Founder effects shape the evolutionary dynamics of multimodality in open LLM families

arXiv cs.AI / 3/25/2026

💬 OpinionSignals & Early TrendsIdeas & Deep AnalysisModels & Research

Key Points

  • The study examines how multimodal (vision-language) capabilities emerge over time in open LLM families using Hugging Face ModelBiome lineage and metadata from more than 1.8M model entries.
  • Multimodal cross-modal work exists widely in the broader ecosystem before it becomes common within major open LLM families, remaining rare through 2023 and most of 2024 before rising sharply in 2024–2025.
  • Across families, vision-language model (VLM) variants typically debut months after first text-generation releases, with observed lags ranging from about 1 month (Gemma) to over a year for several families and ~26 months for GLM.
  • Lineage analysis finds weak transfer from text-generation parents to VLM descendants (only 0.218% of fine-tuning edges from text parents lead to VLMs), while most multimodal expansion occurs within existing VLM lineages (94.5% of VLM-child edges originate from VLM parents).
  • Many VLM releases appear as “new roots” without recorded parents (~60%), and founder concentration patterns suggest punctuated adoption: rare founder events seed multimodality, followed by rapid within-lineage amplification and diversification.

Abstract

Large language model (LLM) families are improving rapidly, yet it remains unclear how quickly multimodal capabilities emerge and propagate within open families.
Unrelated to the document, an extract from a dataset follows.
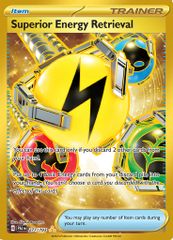 Superior Energy Retrieval - 277/193
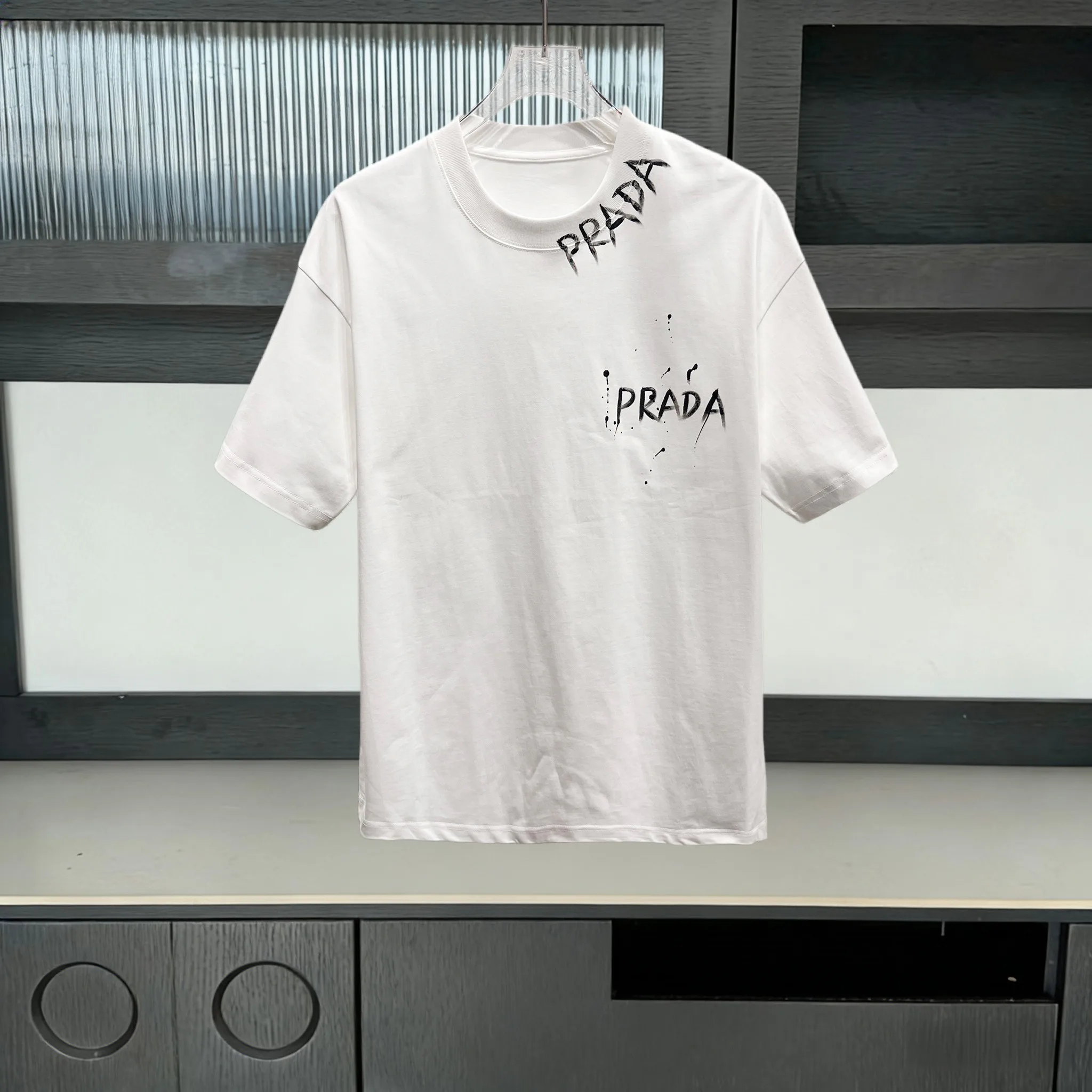 Футболки Мужские Prada 11683436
Using the ModelBiome AI Ecosystem dataset of Hugging Face model metadata and recorded lineage fields (>1.8x10^6 model entries), we quantify multimodality over time and along recorded parent-to-child relations. Cross-modal tasks are widespread in the broader ecosystem well before they become common within major open LLM families: within these families, multimodality remains rare through 2023 and most of 2024, then increases sharply in 2024-2025 and is dominated by image-text vision-language tasks. Across major families, the first vision-language model (VLM) variants typically appear months after the first text-generation releases, with lags ranging from ~1 month (Gemma) to more than a year for several families and ~26 months for GLM. Lineage-conditioned transition rates show weak cross-type transfer: among fine-tuning edges from text-generation parents, only 0.218% yield VLM descendants. Instead, multimodality expands primarily within existing VLM lineages: 94.5% of VLM-child fine-tuning edges originate from VLM parents, versus 4.7% from text-generation parents. At the model level, most VLM releases appear as new roots without recorded parents (~60%), while the remainder are predominantly VLM-derived; founder concentration analyses indicate rapid within-lineage amplification followed by diversification. Together, these results show that multimodality enters open LLM families through rare founder events and then expands rapidly within their descendant lineages, producing punctuated adoption dynamics that likely induce distinct, transfer-limited scaling behavior for multimodal capabilities.